(Recorded data)
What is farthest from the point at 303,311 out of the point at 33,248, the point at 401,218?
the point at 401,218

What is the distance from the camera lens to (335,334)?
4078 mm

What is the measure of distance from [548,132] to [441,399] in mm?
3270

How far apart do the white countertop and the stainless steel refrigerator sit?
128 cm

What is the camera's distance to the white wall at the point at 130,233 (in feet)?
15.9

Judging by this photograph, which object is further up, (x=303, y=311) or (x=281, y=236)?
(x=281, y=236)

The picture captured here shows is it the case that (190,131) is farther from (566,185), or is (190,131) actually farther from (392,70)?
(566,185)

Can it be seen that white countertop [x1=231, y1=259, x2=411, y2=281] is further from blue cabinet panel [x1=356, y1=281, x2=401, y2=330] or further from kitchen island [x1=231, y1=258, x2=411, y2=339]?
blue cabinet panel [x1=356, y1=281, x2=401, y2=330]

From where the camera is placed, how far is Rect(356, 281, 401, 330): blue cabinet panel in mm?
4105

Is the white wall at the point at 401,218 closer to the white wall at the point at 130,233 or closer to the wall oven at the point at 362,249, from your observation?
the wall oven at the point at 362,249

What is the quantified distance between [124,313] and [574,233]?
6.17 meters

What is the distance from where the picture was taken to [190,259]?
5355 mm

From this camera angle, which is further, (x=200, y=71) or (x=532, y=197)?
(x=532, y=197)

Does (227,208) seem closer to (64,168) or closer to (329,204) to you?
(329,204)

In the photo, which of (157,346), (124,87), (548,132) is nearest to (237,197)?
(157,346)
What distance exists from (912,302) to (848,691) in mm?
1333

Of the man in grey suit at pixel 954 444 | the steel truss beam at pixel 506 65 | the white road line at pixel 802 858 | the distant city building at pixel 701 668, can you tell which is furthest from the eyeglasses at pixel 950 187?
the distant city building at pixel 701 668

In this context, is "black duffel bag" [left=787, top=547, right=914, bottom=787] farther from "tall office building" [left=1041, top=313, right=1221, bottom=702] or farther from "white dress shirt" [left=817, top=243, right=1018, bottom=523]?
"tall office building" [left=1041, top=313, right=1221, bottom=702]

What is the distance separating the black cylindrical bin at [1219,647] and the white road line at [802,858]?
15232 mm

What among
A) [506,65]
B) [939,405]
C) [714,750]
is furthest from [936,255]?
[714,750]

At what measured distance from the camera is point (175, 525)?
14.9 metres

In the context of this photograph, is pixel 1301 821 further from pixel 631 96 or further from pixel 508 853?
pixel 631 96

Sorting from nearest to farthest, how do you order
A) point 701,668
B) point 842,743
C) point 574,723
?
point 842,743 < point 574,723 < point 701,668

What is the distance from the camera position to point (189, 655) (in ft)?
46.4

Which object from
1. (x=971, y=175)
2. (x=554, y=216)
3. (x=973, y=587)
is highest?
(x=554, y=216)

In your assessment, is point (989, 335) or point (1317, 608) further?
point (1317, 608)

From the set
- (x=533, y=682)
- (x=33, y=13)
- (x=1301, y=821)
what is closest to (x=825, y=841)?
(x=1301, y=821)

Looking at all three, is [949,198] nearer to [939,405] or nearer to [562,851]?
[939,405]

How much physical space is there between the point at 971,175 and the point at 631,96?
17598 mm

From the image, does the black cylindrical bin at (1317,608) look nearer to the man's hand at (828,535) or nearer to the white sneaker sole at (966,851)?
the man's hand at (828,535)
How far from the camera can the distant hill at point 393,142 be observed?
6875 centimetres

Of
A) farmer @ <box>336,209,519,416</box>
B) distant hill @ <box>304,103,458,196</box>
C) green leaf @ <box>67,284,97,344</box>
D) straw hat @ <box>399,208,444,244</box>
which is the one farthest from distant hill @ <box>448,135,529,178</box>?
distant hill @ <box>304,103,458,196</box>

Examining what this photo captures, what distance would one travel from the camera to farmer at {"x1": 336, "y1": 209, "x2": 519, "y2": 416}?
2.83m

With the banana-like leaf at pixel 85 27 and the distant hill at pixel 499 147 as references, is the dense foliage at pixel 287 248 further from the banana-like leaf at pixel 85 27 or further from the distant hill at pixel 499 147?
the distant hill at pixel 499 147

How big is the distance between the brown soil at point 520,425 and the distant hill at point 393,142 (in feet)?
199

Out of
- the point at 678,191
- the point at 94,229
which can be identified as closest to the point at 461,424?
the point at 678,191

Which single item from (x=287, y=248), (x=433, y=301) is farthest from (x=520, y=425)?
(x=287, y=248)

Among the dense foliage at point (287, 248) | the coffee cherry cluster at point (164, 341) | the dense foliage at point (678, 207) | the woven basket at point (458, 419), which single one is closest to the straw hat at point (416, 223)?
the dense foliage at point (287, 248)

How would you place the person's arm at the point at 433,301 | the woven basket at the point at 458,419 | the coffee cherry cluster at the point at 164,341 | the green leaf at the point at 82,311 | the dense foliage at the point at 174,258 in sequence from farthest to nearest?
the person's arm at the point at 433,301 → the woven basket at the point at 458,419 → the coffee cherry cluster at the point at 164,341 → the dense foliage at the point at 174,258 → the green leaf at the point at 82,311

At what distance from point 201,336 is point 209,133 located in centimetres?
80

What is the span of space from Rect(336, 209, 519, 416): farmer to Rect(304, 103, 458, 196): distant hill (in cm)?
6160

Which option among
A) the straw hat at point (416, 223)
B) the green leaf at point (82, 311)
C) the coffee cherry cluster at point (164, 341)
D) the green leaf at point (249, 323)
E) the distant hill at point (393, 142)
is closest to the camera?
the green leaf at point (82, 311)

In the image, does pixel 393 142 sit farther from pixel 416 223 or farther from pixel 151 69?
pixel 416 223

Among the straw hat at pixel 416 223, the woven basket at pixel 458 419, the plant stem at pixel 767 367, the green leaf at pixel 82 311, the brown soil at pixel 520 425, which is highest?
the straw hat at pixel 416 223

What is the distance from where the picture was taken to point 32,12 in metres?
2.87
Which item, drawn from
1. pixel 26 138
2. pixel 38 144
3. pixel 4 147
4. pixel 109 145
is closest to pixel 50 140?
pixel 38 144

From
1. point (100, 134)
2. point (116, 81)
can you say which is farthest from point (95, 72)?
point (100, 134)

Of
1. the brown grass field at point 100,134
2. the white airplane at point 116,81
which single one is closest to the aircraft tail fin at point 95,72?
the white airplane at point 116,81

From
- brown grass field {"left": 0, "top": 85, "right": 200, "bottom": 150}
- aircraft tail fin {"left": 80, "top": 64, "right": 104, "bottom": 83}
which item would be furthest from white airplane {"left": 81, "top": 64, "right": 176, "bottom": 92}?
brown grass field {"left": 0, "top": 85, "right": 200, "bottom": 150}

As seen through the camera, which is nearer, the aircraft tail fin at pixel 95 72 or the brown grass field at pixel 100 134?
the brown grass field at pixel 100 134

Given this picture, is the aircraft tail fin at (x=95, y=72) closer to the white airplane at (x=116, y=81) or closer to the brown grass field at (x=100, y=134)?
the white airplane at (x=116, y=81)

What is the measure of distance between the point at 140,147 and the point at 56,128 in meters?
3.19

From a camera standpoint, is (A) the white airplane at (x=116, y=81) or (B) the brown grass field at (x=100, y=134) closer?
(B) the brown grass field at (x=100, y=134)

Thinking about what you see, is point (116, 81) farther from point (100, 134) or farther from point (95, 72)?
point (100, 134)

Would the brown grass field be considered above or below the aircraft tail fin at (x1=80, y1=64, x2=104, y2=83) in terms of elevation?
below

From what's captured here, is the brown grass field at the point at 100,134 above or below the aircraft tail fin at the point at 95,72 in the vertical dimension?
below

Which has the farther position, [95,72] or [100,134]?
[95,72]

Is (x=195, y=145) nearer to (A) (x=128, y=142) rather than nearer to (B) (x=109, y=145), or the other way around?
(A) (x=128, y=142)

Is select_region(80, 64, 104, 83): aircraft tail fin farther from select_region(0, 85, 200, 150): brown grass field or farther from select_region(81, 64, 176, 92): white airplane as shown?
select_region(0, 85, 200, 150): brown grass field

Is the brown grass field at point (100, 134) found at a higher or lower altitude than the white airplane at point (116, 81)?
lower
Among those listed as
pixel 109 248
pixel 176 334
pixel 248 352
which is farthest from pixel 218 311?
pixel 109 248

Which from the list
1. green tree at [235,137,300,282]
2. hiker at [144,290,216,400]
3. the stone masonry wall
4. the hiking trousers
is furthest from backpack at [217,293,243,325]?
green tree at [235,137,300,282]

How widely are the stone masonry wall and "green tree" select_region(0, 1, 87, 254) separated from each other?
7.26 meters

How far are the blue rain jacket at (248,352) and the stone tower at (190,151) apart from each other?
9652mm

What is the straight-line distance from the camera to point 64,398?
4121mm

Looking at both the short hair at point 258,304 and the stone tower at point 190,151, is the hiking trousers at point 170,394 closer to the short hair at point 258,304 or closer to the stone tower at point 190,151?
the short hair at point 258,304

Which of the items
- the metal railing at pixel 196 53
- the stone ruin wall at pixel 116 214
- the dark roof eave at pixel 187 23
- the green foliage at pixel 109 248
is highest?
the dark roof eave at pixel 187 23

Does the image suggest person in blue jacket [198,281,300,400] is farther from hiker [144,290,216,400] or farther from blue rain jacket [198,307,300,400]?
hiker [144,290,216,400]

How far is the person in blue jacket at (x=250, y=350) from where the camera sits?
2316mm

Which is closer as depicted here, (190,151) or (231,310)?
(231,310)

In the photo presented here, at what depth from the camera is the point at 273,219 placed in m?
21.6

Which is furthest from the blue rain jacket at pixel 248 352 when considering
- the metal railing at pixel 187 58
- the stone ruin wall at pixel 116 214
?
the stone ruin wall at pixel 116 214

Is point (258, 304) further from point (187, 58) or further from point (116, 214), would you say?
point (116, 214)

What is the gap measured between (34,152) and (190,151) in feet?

### Your instructions
Exactly and only the lines from the line containing "Among those listed as" through the last line of the entries should be copied, both ends included.

### Correct response
Among those listed as
pixel 109 248
pixel 176 334
pixel 248 352
which is farthest from pixel 218 311?
pixel 109 248

Which from the list
1. green tree at [235,137,300,282]
2. hiker at [144,290,216,400]
3. the stone masonry wall
4. the hiking trousers
is furthest from backpack at [217,293,243,325]?
green tree at [235,137,300,282]

How widely are the stone masonry wall and "green tree" select_region(0, 1, 87, 254) separated from each other?
7.26 meters

How far are the blue rain jacket at (248,352) and the stone tower at (190,151) apart from each other?
9652mm

What is the straight-line distance from the camera to point 64,398?
4121mm

Looking at both the short hair at point 258,304 and the stone tower at point 190,151, is the hiking trousers at point 170,394 closer to the short hair at point 258,304 or closer to the stone tower at point 190,151?
the short hair at point 258,304

Which of the items
- the metal railing at pixel 196 53
- the stone ruin wall at pixel 116 214
- the dark roof eave at pixel 187 23
- the green foliage at pixel 109 248
is highest?
the dark roof eave at pixel 187 23

Does the image suggest person in blue jacket [198,281,300,400] is farther from hiker [144,290,216,400] or farther from blue rain jacket [198,307,300,400]?
hiker [144,290,216,400]

How far is the person in blue jacket at (x=250, y=350) from where the camera sits?
2316mm

Which is closer as depicted here, (190,151) or (231,310)?
(231,310)

In the photo presented here, at what depth from the camera is the point at 273,219 placed in m?
21.6

Which is furthest from the blue rain jacket at pixel 248 352 when considering
- the metal railing at pixel 187 58
- the stone ruin wall at pixel 116 214
?
the stone ruin wall at pixel 116 214

Is point (258, 304) further from point (187, 58) or further from point (116, 214), would you say?
point (116, 214)

What is the gap measured between (34,152) and (190,151) in feet?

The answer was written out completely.